* **EXERCISE TASK**
Exactly as written, retype the listing below, omitting the pictures.

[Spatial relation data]
⟨
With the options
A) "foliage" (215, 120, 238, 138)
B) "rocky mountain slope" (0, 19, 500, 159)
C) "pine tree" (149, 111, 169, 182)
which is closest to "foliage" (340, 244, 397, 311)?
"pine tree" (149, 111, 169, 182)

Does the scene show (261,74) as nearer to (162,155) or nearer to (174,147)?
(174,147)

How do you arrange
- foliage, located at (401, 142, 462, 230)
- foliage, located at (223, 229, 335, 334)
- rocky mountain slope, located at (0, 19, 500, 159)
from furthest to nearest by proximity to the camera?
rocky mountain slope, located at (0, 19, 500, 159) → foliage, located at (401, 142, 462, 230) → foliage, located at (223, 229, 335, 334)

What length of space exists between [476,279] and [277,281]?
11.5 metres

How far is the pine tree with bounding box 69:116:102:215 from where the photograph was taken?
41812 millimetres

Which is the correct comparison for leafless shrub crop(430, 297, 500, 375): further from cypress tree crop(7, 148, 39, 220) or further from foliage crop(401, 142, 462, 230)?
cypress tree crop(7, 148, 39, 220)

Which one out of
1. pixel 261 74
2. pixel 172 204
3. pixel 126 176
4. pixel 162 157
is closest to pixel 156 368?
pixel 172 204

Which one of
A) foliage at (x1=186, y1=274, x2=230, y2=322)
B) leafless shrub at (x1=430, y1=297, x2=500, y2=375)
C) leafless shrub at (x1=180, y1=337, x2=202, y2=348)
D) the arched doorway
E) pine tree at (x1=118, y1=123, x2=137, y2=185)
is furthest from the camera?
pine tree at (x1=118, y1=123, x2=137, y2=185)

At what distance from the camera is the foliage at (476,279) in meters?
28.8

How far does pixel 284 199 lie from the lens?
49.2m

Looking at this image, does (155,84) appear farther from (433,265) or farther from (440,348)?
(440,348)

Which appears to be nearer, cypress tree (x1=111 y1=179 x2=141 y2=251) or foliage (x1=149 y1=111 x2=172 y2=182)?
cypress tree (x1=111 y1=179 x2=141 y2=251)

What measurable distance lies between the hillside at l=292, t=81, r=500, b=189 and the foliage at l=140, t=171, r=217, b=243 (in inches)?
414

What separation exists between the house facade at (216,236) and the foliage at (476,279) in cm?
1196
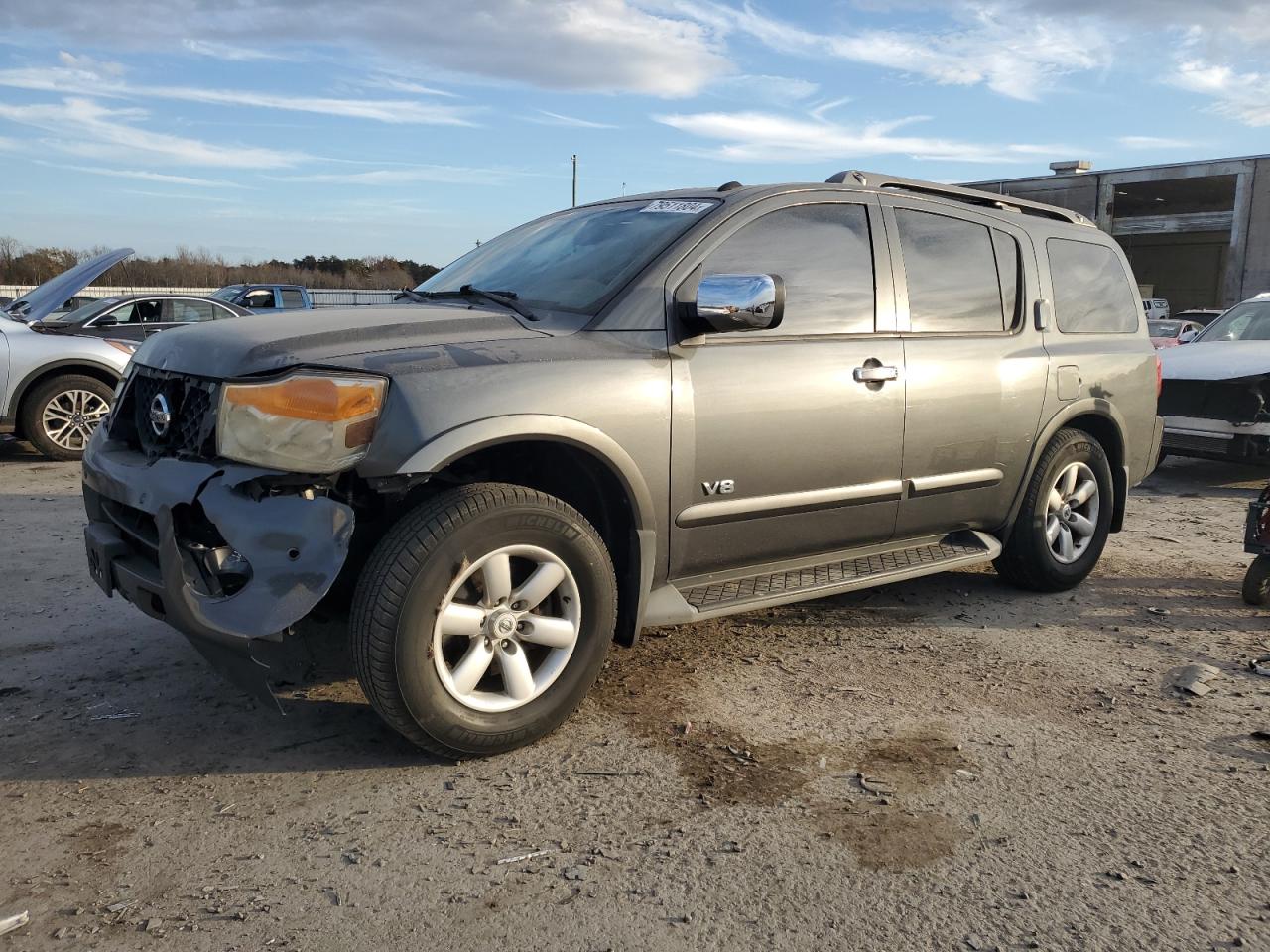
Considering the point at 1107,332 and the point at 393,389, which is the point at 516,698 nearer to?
the point at 393,389

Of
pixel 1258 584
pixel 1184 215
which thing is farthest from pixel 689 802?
pixel 1184 215

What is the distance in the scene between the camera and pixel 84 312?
376 inches

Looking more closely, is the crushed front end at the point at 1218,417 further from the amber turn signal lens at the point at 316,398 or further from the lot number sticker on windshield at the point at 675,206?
the amber turn signal lens at the point at 316,398

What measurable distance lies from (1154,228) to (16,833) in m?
44.0

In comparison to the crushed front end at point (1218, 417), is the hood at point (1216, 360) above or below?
above

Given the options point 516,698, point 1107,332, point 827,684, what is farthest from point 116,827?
point 1107,332

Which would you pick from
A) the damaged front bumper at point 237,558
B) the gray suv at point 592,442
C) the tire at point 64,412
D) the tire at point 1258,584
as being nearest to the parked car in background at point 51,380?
the tire at point 64,412

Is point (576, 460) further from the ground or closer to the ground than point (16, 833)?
further from the ground

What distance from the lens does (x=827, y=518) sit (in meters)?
3.97

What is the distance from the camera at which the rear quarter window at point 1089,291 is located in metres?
5.00

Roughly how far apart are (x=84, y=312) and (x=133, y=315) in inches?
34.4

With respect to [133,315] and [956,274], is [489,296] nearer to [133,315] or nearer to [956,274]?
[956,274]

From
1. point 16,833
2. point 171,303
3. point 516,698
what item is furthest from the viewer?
point 171,303

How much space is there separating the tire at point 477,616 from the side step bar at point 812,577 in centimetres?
30
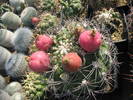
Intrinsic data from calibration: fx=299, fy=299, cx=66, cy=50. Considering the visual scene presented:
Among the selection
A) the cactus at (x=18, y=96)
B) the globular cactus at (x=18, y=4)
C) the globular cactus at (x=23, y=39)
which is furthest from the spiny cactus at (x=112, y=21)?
the globular cactus at (x=18, y=4)

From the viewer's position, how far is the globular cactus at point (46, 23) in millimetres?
2613

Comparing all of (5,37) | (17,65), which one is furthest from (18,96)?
(5,37)

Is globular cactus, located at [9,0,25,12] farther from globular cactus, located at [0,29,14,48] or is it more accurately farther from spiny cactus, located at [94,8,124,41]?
spiny cactus, located at [94,8,124,41]

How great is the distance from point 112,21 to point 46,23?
1.91 feet

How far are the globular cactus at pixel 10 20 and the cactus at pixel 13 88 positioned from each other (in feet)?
2.50

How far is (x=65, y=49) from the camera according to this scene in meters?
1.99

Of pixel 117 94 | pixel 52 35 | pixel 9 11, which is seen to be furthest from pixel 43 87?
pixel 9 11

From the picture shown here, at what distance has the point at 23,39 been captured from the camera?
9.40ft

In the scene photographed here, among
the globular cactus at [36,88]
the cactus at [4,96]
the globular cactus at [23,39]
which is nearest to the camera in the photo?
the globular cactus at [36,88]

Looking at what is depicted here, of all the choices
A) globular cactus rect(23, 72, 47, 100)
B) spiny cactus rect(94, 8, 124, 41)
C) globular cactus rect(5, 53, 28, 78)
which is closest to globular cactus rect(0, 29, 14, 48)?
globular cactus rect(5, 53, 28, 78)

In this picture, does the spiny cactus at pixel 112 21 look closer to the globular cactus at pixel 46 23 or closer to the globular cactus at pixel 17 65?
the globular cactus at pixel 46 23

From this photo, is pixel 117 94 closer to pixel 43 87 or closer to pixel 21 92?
pixel 43 87

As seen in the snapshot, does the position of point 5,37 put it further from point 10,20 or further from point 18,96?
point 18,96

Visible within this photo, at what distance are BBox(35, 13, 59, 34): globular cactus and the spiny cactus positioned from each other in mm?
368
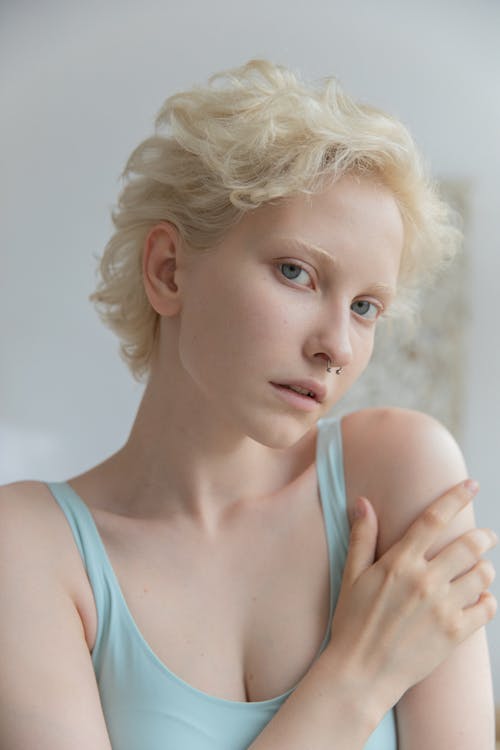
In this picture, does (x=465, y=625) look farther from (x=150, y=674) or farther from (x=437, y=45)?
(x=437, y=45)

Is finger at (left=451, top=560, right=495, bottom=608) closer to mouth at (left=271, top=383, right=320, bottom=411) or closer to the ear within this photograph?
mouth at (left=271, top=383, right=320, bottom=411)

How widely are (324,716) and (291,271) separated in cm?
54

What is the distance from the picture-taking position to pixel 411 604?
122 cm

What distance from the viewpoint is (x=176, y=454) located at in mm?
1343

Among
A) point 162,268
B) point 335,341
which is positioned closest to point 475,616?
point 335,341

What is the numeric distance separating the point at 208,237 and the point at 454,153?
1.85 metres

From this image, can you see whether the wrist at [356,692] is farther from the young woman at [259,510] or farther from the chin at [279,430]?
the chin at [279,430]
⟩
* **TASK RESULT**
With the options
A) "foliage" (215, 120, 238, 138)
B) "rocky mountain slope" (0, 19, 500, 159)
C) "pine tree" (149, 111, 169, 182)
which is closest to "foliage" (340, 244, 397, 311)?
"pine tree" (149, 111, 169, 182)

Does the scene show (261,74) as nearer to (162,155) or nearer to (174,147)?
(174,147)

How do you arrange
- foliage, located at (401, 142, 462, 230)
- foliage, located at (223, 229, 335, 334)
- rocky mountain slope, located at (0, 19, 500, 159)
from furthest to nearest by proximity to the camera?
rocky mountain slope, located at (0, 19, 500, 159) → foliage, located at (401, 142, 462, 230) → foliage, located at (223, 229, 335, 334)

What length of space exists between [476,279] and [277,281]?
11.5 metres

How far is the pine tree with bounding box 69:116:102:215 from where the photograph was taken?
41812 millimetres

Which is the correct comparison for leafless shrub crop(430, 297, 500, 375): further from cypress tree crop(7, 148, 39, 220) or further from foliage crop(401, 142, 462, 230)?
cypress tree crop(7, 148, 39, 220)

Which one out of
1. pixel 261 74
2. pixel 172 204
3. pixel 126 176
4. pixel 162 157
is closest to pixel 156 368?
pixel 172 204

Which one of
A) foliage at (x1=186, y1=274, x2=230, y2=322)
B) leafless shrub at (x1=430, y1=297, x2=500, y2=375)
C) leafless shrub at (x1=180, y1=337, x2=202, y2=348)
D) the arched doorway
E) pine tree at (x1=118, y1=123, x2=137, y2=185)
is furthest from the camera?
pine tree at (x1=118, y1=123, x2=137, y2=185)

At what distance from the camera is the foliage at (476,279) in meters?
28.8

How far does pixel 284 199 lie from the lens?
49.2m

Looking at this image, does (155,84) appear farther from (433,265) or farther from (440,348)?
(440,348)

Which appears to be nearer, cypress tree (x1=111 y1=179 x2=141 y2=251) or foliage (x1=149 y1=111 x2=172 y2=182)?
cypress tree (x1=111 y1=179 x2=141 y2=251)

What measurable distance lies between the hillside at l=292, t=81, r=500, b=189 and the foliage at l=140, t=171, r=217, b=243 (in inches)?
414

What separation exists between the house facade at (216,236) and the foliage at (476,279) in cm?
1196
Considering the point at 1107,332 and the point at 393,389, which is the point at 516,698 nearer to?
the point at 393,389

Of
pixel 1258 584
pixel 1184 215
which thing is farthest from pixel 689 802?
pixel 1184 215

What is the distance in the scene between the camera and pixel 84 312?
376 inches

Looking more closely, is the crushed front end at the point at 1218,417 further from the amber turn signal lens at the point at 316,398 or further from the lot number sticker on windshield at the point at 675,206?
the amber turn signal lens at the point at 316,398

What measurable distance lies from (1154,228) to (16,833) in m?
44.0

In comparison to the crushed front end at point (1218, 417), is the hood at point (1216, 360) above or below?
above

Given the options point 516,698, point 1107,332, point 827,684, what is farthest from point 116,827?
point 1107,332

Which would you pick from
A) the damaged front bumper at point 237,558
B) the gray suv at point 592,442
C) the tire at point 64,412
D) the tire at point 1258,584
as being nearest to the parked car in background at point 51,380?
the tire at point 64,412

Is point (576, 460) further from the ground or closer to the ground than point (16, 833)?
further from the ground

What distance from the lens does (x=827, y=518) sit (in meters)?
3.97

What is the distance from the camera at which the rear quarter window at point 1089,291 is located in metres?
5.00

Roughly how far apart are (x=84, y=312) and (x=133, y=315) in inches?
34.4

With respect to [133,315] and [956,274], is [489,296] nearer to [133,315] or nearer to [956,274]?
[956,274]

From
1. point 16,833
2. point 171,303
3. point 516,698
what item is furthest from the viewer?
point 171,303

How much space is there separating the tire at point 477,616 from the side step bar at point 812,577 in centimetres?
30
Intrinsic data from calibration: fx=299, fy=299, cx=66, cy=50. Considering the visual scene presented:
Among the selection
A) the cactus at (x=18, y=96)
B) the globular cactus at (x=18, y=4)
C) the globular cactus at (x=23, y=39)
which is furthest from the spiny cactus at (x=112, y=21)?
the globular cactus at (x=18, y=4)

From the viewer's position, how far is the globular cactus at point (46, 23) in millimetres?
2613

Comparing all of (5,37) | (17,65), which one is furthest from (18,96)?
(5,37)

Is globular cactus, located at [9,0,25,12] farther from globular cactus, located at [0,29,14,48] or is it more accurately farther from spiny cactus, located at [94,8,124,41]?
spiny cactus, located at [94,8,124,41]

How great is the distance from point 112,21 to point 46,23?
1.91 feet

How far are the globular cactus at pixel 10 20 and the cactus at pixel 13 88 positioned from each other (in feet)?
2.50

How far is (x=65, y=49) from the camera according to this scene in meters?
1.99

Of pixel 117 94 | pixel 52 35 | pixel 9 11, which is seen to be furthest from pixel 43 87?
pixel 9 11

From the picture shown here, at what distance has the point at 23,39 been captured from the camera?
9.40ft

In the scene photographed here, among
the globular cactus at [36,88]
the cactus at [4,96]
the globular cactus at [23,39]
which is nearest to the camera in the photo?
the globular cactus at [36,88]

Looking at what is depicted here, of all the choices
A) globular cactus rect(23, 72, 47, 100)
B) spiny cactus rect(94, 8, 124, 41)
C) globular cactus rect(5, 53, 28, 78)
which is closest to globular cactus rect(0, 29, 14, 48)?
globular cactus rect(5, 53, 28, 78)

In this picture, does the spiny cactus at pixel 112 21 look closer to the globular cactus at pixel 46 23 or closer to the globular cactus at pixel 17 65?
the globular cactus at pixel 46 23

From this photo, is pixel 117 94 closer to pixel 43 87 or closer to pixel 21 92?
pixel 43 87

As seen in the snapshot, does the position of point 5,37 put it further from point 10,20 or further from point 18,96?
point 18,96

Visible within this photo, at what distance are BBox(35, 13, 59, 34): globular cactus and the spiny cactus positioned from each other in mm?
368
In this picture, does (x=465, y=625) look farther from (x=150, y=674) or farther from (x=437, y=45)?
(x=437, y=45)

Is finger at (left=451, top=560, right=495, bottom=608) closer to mouth at (left=271, top=383, right=320, bottom=411) or closer to the ear within this photograph?
mouth at (left=271, top=383, right=320, bottom=411)

How widely are (324,716) and (291,271) separated in cm?
54

What is the distance from the picture-taking position to pixel 411 604?
122 cm

What distance from the viewpoint is (x=176, y=454) located at in mm?
1343

Among
A) point 162,268
B) point 335,341
which is positioned closest to point 475,616?
point 335,341

What is the numeric distance separating the point at 208,237 and the point at 454,153?
1.85 metres

From this image, can you see whether the wrist at [356,692] is farther from the young woman at [259,510] or farther from the chin at [279,430]?
the chin at [279,430]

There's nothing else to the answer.